## EXERCISE
Restate each entry word for word, leaving nothing out.

## EXCERPTED DATA
----

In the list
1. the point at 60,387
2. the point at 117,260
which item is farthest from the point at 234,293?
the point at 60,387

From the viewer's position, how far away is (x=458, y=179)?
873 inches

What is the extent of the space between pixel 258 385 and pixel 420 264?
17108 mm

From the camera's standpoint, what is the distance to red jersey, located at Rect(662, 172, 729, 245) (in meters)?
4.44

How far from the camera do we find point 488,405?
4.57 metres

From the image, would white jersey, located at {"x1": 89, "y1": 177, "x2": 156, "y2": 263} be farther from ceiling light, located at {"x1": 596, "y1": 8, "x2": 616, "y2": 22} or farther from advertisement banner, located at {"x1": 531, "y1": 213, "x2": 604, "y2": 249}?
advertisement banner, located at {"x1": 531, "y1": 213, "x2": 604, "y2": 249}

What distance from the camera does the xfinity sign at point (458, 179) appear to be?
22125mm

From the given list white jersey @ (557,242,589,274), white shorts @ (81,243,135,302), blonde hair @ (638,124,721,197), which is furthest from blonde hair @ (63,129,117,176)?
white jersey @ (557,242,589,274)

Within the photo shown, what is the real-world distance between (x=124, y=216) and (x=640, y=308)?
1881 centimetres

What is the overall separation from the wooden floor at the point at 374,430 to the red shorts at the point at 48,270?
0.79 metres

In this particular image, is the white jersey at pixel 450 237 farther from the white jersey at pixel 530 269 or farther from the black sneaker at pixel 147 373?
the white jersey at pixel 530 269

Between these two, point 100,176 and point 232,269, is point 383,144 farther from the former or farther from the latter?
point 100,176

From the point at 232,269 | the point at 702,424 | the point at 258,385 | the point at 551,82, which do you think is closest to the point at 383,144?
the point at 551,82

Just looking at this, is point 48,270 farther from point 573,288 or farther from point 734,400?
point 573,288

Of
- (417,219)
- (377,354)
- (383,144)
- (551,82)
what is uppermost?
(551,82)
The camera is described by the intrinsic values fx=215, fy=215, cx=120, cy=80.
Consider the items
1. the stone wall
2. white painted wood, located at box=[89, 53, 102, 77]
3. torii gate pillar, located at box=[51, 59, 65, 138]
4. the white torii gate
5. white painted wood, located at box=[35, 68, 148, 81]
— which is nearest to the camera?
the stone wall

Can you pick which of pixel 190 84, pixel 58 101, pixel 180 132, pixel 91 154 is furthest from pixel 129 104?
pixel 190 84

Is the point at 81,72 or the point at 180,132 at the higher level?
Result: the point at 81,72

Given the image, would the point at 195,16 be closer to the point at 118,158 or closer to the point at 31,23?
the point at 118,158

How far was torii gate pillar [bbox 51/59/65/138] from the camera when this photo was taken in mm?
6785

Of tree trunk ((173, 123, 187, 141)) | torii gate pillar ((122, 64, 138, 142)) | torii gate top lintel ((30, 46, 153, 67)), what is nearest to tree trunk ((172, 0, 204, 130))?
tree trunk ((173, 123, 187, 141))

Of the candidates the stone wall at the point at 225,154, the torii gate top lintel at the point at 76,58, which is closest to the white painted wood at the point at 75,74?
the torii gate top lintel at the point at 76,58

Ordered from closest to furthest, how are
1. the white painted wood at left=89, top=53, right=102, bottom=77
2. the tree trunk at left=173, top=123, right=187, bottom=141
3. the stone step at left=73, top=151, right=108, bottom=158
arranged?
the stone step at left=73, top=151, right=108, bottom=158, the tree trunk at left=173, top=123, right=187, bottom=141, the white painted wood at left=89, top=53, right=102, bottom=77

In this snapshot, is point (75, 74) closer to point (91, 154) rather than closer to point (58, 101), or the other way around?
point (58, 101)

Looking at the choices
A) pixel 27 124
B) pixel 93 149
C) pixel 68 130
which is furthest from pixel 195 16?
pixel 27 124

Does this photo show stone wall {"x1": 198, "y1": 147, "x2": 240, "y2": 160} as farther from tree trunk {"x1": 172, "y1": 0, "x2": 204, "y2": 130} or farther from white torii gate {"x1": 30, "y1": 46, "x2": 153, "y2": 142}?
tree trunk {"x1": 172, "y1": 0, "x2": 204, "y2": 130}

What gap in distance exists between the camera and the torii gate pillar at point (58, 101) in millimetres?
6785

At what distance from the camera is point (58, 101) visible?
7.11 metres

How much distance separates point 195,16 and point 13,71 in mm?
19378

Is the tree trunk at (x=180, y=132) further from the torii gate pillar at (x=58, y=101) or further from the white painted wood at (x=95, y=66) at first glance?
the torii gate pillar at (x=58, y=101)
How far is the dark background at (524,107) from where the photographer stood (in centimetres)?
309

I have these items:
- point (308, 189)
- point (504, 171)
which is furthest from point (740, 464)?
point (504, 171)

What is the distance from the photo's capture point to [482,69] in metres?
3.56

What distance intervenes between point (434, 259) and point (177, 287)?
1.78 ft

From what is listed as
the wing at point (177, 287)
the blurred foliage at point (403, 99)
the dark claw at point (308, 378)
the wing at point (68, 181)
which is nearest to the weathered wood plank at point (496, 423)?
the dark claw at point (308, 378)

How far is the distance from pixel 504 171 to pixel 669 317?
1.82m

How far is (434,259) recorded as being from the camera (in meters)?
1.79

----

## COMPLETED EXERCISE
In the list
1. the point at 60,387
2. the point at 117,260
which item is farthest from the point at 234,293?
the point at 60,387

From the viewer's position, how far away is (x=458, y=179)?
873 inches

What is the extent of the space between pixel 258 385 and pixel 420 264?
17108 mm

From the camera's standpoint, what is the distance to red jersey, located at Rect(662, 172, 729, 245) (in meters)?
4.44

How far from the camera do we find point 488,405?
4.57 metres

From the image, would white jersey, located at {"x1": 89, "y1": 177, "x2": 156, "y2": 263} be farther from ceiling light, located at {"x1": 596, "y1": 8, "x2": 616, "y2": 22} or farther from advertisement banner, located at {"x1": 531, "y1": 213, "x2": 604, "y2": 249}?
advertisement banner, located at {"x1": 531, "y1": 213, "x2": 604, "y2": 249}

What distance from the camera does the xfinity sign at point (458, 179) appear to be?
22125mm

From the given list white jersey @ (557,242,589,274), white shorts @ (81,243,135,302), blonde hair @ (638,124,721,197), which is furthest from blonde hair @ (63,129,117,176)?
white jersey @ (557,242,589,274)

Within the photo shown, what is the real-world distance between (x=124, y=216) and (x=640, y=308)?
1881 centimetres

What is the overall separation from the wooden floor at the point at 374,430 to the red shorts at the point at 48,270?
0.79 metres

In this particular image, is the white jersey at pixel 450 237 farther from the white jersey at pixel 530 269 or farther from the black sneaker at pixel 147 373?
the white jersey at pixel 530 269

Between these two, point 100,176 and point 232,269, is point 383,144 farther from the former or farther from the latter?
point 100,176

From the point at 232,269 | the point at 702,424 | the point at 258,385 | the point at 551,82, which do you think is closest to the point at 383,144?
the point at 551,82

Just looking at this, is point 48,270 farther from point 573,288 or farther from point 734,400?
point 573,288

Of
- (417,219)
- (377,354)
- (383,144)
- (551,82)
what is uppermost?
(551,82)
The camera is described by the intrinsic values fx=215, fy=215, cx=120, cy=80.
Consider the items
1. the stone wall
2. white painted wood, located at box=[89, 53, 102, 77]
3. torii gate pillar, located at box=[51, 59, 65, 138]
4. the white torii gate
5. white painted wood, located at box=[35, 68, 148, 81]
— which is nearest to the camera?
the stone wall

Can you pick which of pixel 190 84, pixel 58 101, pixel 180 132, pixel 91 154 is furthest from pixel 129 104?
pixel 190 84

Is the point at 81,72 or the point at 180,132 at the higher level?
Result: the point at 81,72

Given the image, would the point at 195,16 be closer to the point at 118,158 or closer to the point at 31,23?
the point at 118,158

How far was torii gate pillar [bbox 51/59/65/138] from the camera when this photo was taken in mm?
6785

Of tree trunk ((173, 123, 187, 141)) | torii gate pillar ((122, 64, 138, 142)) | torii gate top lintel ((30, 46, 153, 67)), what is nearest to tree trunk ((172, 0, 204, 130))?
tree trunk ((173, 123, 187, 141))

Of the candidates the stone wall at the point at 225,154, the torii gate top lintel at the point at 76,58, which is closest to the white painted wood at the point at 75,74?
the torii gate top lintel at the point at 76,58

Ordered from closest to furthest, how are
1. the white painted wood at left=89, top=53, right=102, bottom=77
2. the tree trunk at left=173, top=123, right=187, bottom=141
3. the stone step at left=73, top=151, right=108, bottom=158
arranged?
the stone step at left=73, top=151, right=108, bottom=158, the tree trunk at left=173, top=123, right=187, bottom=141, the white painted wood at left=89, top=53, right=102, bottom=77

In this snapshot, is point (75, 74) closer to point (91, 154) rather than closer to point (58, 101), or the other way around?
point (58, 101)

Looking at the choices
A) pixel 27 124
B) pixel 93 149
C) pixel 68 130
which is furthest from pixel 195 16?
pixel 27 124

Does this photo show stone wall {"x1": 198, "y1": 147, "x2": 240, "y2": 160} as farther from tree trunk {"x1": 172, "y1": 0, "x2": 204, "y2": 130} or farther from white torii gate {"x1": 30, "y1": 46, "x2": 153, "y2": 142}?
tree trunk {"x1": 172, "y1": 0, "x2": 204, "y2": 130}

What gap in distance exists between the camera and the torii gate pillar at point (58, 101) in millimetres?
6785

At what distance from the camera is point (58, 101) visible?
7.11 metres

How much distance separates point 195,16 and point 13,71 in mm?
19378

Is the tree trunk at (x=180, y=132) further from the torii gate pillar at (x=58, y=101) or further from the white painted wood at (x=95, y=66) at first glance?
the torii gate pillar at (x=58, y=101)
How far is the dark background at (524,107) from where the photographer stood (in centimetres)?
309

I have these items:
- point (308, 189)
- point (504, 171)
which is furthest from point (740, 464)?
point (504, 171)

What is the distance from the photo's capture point to [482,69] in metres?
3.56

What distance intervenes between point (434, 259) and point (177, 287)?
1.78 ft

From what is listed as
the wing at point (177, 287)
the blurred foliage at point (403, 99)
the dark claw at point (308, 378)
the wing at point (68, 181)
which is nearest to the weathered wood plank at point (496, 423)?
the dark claw at point (308, 378)

How far is the distance from pixel 504 171 to pixel 669 317?
1.82m

How far is (434,259) recorded as being from the camera (in meters)?
1.79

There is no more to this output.